The climate forcing offset portfolio for Climate Clean is populated with mtCO2e credits that adhere to five conditions:

  1. Real
  2. Surplus
  3. Permanent
  4. Verifiable
  5. Enforceable

Explicit in the five conditions is the requirement that Climate Clean offsets are environmentally effective in mitigating Earth’s existing radiative forcing imbalance. Equally important, Climate Clean offsets are intended to catalyze the market penetration of critical climate forcing mitigation technologies while still championing cost-effectiveness
as an overarching theme.

Offsets can originate from emission reduction projects that reduce CO2- and non-CO2 forcing. The four Kyoto gases or classes of gases (CO2, CH4, N2O and PFC/CFC/SF6) and two local air pollutants or classes of air pollutants (tropospheric ozone and aerosols including black carbon) qualify as sources for offsets.
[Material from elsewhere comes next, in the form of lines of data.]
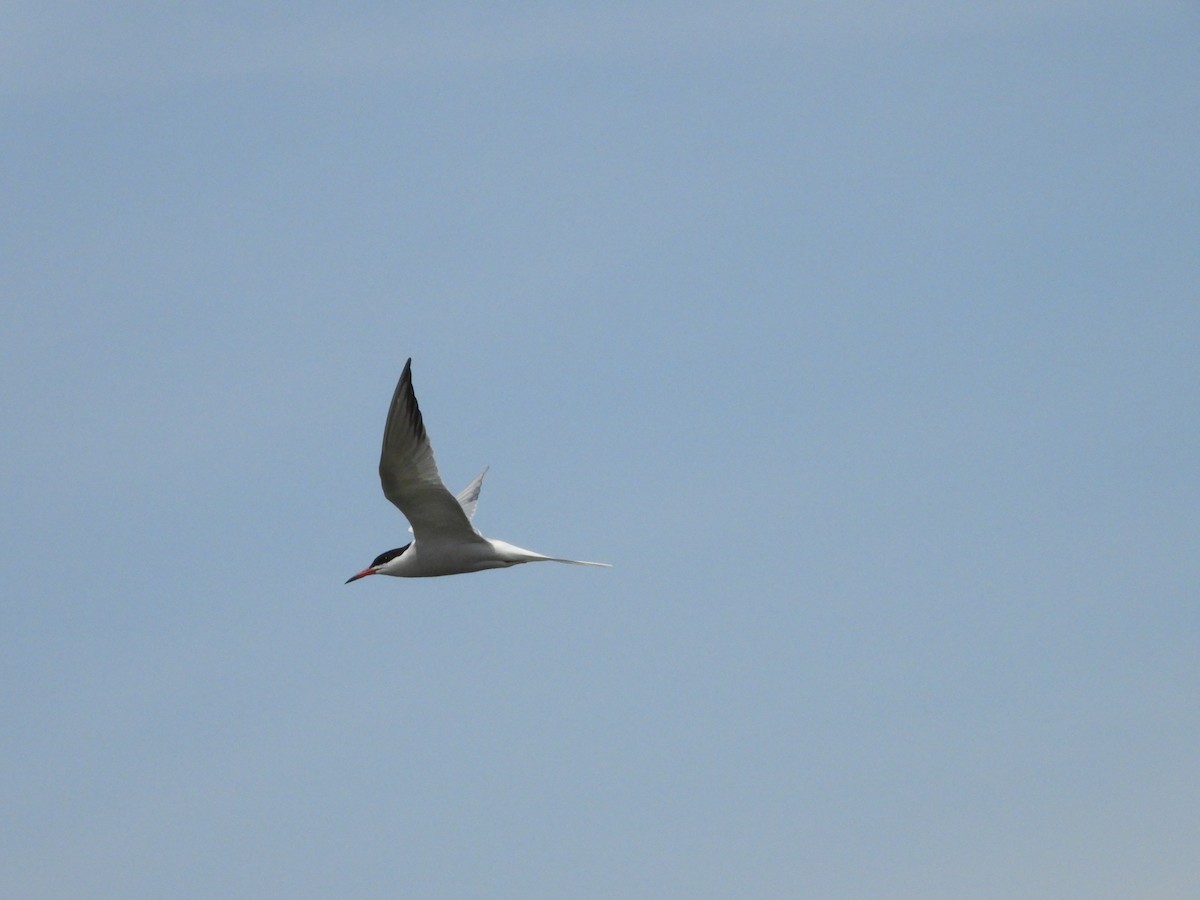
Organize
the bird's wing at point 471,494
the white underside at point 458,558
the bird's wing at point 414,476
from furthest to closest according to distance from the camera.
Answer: the bird's wing at point 471,494 < the white underside at point 458,558 < the bird's wing at point 414,476

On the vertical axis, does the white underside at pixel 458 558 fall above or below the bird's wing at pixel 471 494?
below

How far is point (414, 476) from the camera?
17000 millimetres

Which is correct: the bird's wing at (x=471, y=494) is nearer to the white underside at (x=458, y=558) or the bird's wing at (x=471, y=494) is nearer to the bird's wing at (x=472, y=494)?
the bird's wing at (x=472, y=494)

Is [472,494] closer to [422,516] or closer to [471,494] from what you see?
[471,494]

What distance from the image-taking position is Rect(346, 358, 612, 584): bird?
16.6m

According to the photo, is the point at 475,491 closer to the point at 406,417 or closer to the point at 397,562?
the point at 397,562

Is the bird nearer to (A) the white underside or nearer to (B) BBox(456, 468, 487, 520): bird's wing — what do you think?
(A) the white underside

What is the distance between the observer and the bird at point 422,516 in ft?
54.4

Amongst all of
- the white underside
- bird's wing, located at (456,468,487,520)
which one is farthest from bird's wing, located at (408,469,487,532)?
the white underside

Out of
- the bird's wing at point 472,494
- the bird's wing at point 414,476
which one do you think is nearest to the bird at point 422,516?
the bird's wing at point 414,476

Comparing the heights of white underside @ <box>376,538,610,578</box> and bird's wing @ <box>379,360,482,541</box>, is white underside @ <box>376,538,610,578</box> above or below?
below

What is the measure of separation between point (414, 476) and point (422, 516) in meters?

All offsets are permanent and validated/verified by third party reviewers as real and quantifiable with low uncertainty.

Valid category-specific emission reduction projects include:

  • CO2 – Renewable energy and energy efficiency. Wind, solar, or other renewable energy projects based in the US must be new capacity (date of initial operation on or after January 1, 2008) in states that do not have a Renewable Portfolio Standard or equivalent mandate in effect as of January 1, 2008. Energy efficiency projects must not include funding from taxpayer subsidies (i.e. System Benefits Funds). We do not purchase Renewable Energy Credits or Green Tags.  Likewise, we do not purchase offests from Reforestation or Aforestation projects.
  • CH4 – Dairy, landfill, wastewater treatment, natural gas transmission and distribution or coal mine projects.
  • N2O – Mature management, agricultural soil management or emission reductions from nitric acid/adipic acid production.
  • Chlorinated/Fluorinated Compounds – R134a projects can include substitution and/or destruction. SF6 projects can include substitution and/or capture projects.
  • Tropospheric ozone – Nitrogen oxides, non-methane hydrocarbons, carbon monoxide reduction projects including gross emitting vehicle retirement and industrial facility retrofits.
  • Black carbon – Diesel idling reductions, diesel engine retrofits with particle traps, two-stroke engine retirement, and biofuels (i.e., dung based fuels) substitution.

While recognizing that climate forcing reductions are equivalent irrespective of geographical location (the exception being tropospheric ozone and black carbon emission reductions), up to 50% of Climate Clean credits can be generated within the United States. The purpose of US based offsets is to catalyze the deployment of GHG reduction technologies within national boundaries. Delivered credits must be accompanied by a project design document, and an annual verification report developed by an independent third party validation entity.